НА ПОДСТУПАХ К ЗАМЫСЛУ 7 страница



 

 

Такое отступление от текста пьесы не следует считать неу­важением к автору и режиссерским произволом. Мы, например, изменили авторское деление на акты; сцену встречи Платонова с Машей перенесли — она идет после того, как Платонов по­рвал написанный Туманом рапорт; отказались от всех сцен на капитанском мостике; эпизод, названный автором «Мысли За­дорнова», идет у нас как отдельная, самостоятельная сцена. Эти изменения, с нашей точки зрения, углубляют конфликт, обостряют драматизм событий, не нарушая замысла автора.

Сдвинув события пьесы в одни сутки, мы стремились к тому, чтобы ее герои жили в предельно напряженных ритмах. Только в одной сцене напряженный ритм жизни сменяется ритмом тоски, скуки, бессмысленной траты времени — в сцене на восьмом километре. И это естественно. Там собрались люди, жизнь которых не заполнена созидательным трудом. Тоскую­щие, ничем не удовлетворенные, уставшие от всего, они собра­лись, чтобы убить время. От этих людей, от их атмосферы, ритма их жизни убегает Платонов. Это чужие для него люди, чужие мысли, чужие ритмы жизни.

Напряженность ритма, конечно, не означает простой тороп­ливости. Как правило, внутренние ритмы в этой пьесе нахо­дятся в контрасте с внешними темпами. Ведь почти все персо­нажи по тем или иным причинам, по тем или иным обстоятель­ствам прячут свои мысли и чувства, не демонстрируют перед окружающими свое горе и свои тревоги. Очевидно, Платонов и Туман говорят тихо, внешне спокойно, но мы должны все время ощущать, как натягивается струна их отношений, должны видеть и понимать, каких усилий требует спокойствие этих людей. Подобных примеров можно привести уйму.

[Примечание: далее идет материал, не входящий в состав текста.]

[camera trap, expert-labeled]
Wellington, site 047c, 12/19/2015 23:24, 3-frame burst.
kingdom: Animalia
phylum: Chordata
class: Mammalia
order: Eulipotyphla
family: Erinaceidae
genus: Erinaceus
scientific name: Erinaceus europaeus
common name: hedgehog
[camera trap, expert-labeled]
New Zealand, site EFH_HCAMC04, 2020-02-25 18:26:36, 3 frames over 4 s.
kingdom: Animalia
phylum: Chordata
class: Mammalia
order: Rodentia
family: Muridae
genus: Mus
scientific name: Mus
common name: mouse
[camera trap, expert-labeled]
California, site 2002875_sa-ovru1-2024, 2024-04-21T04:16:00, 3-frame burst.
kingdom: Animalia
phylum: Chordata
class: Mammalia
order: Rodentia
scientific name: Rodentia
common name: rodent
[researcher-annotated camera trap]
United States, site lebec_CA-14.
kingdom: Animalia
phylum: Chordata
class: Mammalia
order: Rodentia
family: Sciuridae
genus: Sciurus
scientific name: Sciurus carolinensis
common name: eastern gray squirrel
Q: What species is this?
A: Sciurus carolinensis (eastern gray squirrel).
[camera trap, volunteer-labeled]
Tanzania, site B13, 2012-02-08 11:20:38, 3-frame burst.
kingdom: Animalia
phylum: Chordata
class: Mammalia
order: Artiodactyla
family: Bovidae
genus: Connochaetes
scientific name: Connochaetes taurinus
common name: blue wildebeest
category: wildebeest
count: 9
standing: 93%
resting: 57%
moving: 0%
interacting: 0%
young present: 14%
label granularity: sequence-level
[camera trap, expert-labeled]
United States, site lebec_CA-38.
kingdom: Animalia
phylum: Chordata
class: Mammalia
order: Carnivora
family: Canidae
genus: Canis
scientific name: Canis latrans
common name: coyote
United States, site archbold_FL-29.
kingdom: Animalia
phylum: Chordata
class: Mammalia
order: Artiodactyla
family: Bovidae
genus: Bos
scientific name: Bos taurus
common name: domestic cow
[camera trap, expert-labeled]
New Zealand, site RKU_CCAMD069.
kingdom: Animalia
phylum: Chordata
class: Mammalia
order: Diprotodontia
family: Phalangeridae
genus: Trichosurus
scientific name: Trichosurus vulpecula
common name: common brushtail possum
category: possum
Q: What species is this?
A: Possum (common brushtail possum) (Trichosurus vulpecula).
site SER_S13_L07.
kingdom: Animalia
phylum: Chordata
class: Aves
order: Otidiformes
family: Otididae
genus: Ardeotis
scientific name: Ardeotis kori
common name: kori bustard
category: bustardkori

Сложность, но и достоинство пьесы «Океан» состоит в том, что режиссер и исполнители должны здесь пользоваться очень экономными, очень тонкими средствами, чтобы обнаружить внутреннюю напряженность событий. Трудность, но и сила пьесы в том, что необходимо найти особые качества темпе­рамента героев «Океана».

Однако любое сценическое решение тогда будет подлинным решением, когда оно реализовано в актере. Если ваши поиски не связаны с нахождением психологической правды, решение будет формальным. Любое произведение должно строиться на основе живого столкновения человеческих характеров. Нужно отыскать тот эмоциональный возбудитель, который поможет найти среду, атмосферу, максимально выражающую процесс внутреннего течения «жизни человеческого духа». В этом со­пряжении среды и внутренней жизни человека и проявится убе­дительность или неубедительность замысла.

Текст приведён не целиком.